▶ _GIVEN EXERCISE_
How would the sentence "These instructions will get you a copy of the project up and running on your local machine for development and testing purposes." from the HASHET setup instructions read in French?
═══ DOCUMENT SECTION ═══
R. Cantini, F. Marozzo, G. Bruno, P. Trunfio, "Learning sentence-to-hashtags semantic mapping for hashtag recommendation on microblogs". ACM Transactions on Knowledge Discovery from Data, vol. 16, n. 2, pp. 1-26, 2022.
These instructions will get you a copy of the project up and running on your local machine for development and testing purposes.
- Python 3.7
- Install requirements
pip install requirements.txt
python -m spacy download en_core_web_lg
- Run the HASHET model
python run.py
The dataset available in the input/
folder is a sample of 100 tweets which has the sole purpose of showing
the functioning of the methodology. Each tweet is a json formatted string.
The real datasets on which HASHET has been validated are in the used_dataset
folder.
In accordance with Twitter API Terms, only Tweet IDs are provided as part of this datasets.
To recollect tweets based on the list of Tweet IDs contained in these datasets you will need to use tweet
'rehydration' programs.
═══ RECORDED DATA ═══
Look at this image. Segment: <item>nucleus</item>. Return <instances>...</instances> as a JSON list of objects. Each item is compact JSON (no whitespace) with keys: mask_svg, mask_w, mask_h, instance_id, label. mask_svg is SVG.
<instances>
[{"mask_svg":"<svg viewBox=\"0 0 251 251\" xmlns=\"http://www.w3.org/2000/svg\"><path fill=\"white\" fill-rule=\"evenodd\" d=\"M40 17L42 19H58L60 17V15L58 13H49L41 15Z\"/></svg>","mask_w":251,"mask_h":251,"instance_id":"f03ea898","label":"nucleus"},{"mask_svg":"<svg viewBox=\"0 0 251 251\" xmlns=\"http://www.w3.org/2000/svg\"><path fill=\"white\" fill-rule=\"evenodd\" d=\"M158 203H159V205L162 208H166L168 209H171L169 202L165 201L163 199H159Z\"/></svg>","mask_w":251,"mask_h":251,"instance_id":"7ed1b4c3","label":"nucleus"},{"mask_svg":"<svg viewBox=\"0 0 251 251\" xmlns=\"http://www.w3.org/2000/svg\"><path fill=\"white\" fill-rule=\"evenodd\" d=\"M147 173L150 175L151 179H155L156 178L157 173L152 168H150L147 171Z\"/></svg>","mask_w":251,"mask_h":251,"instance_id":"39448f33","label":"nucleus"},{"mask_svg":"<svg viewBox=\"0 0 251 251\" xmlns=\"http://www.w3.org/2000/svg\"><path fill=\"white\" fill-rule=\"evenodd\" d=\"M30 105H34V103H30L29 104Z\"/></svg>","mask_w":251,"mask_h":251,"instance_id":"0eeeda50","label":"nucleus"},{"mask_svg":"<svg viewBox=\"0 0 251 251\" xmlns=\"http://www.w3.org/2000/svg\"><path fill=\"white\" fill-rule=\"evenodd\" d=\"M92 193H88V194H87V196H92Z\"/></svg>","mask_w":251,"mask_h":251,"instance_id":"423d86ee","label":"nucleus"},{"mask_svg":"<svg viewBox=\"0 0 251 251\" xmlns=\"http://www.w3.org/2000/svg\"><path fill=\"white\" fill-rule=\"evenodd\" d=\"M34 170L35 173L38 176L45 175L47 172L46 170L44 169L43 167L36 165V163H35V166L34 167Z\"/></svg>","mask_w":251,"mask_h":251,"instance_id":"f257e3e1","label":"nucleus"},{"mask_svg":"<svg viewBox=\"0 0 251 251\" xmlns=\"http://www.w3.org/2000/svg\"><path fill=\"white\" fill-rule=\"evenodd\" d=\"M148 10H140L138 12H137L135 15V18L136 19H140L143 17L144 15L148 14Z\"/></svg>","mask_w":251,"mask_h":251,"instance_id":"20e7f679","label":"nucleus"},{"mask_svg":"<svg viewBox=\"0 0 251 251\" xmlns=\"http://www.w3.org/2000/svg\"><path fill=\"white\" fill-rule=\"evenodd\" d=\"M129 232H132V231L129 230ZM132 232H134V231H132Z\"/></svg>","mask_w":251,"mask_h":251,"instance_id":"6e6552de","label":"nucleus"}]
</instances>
═══
▶ _ANSWER FOR THE TASK_
Ces instructions vous permettront d'obtenir une copie du projet et de la faire fonctionner sur votre machine locale à des fins de développement et de test.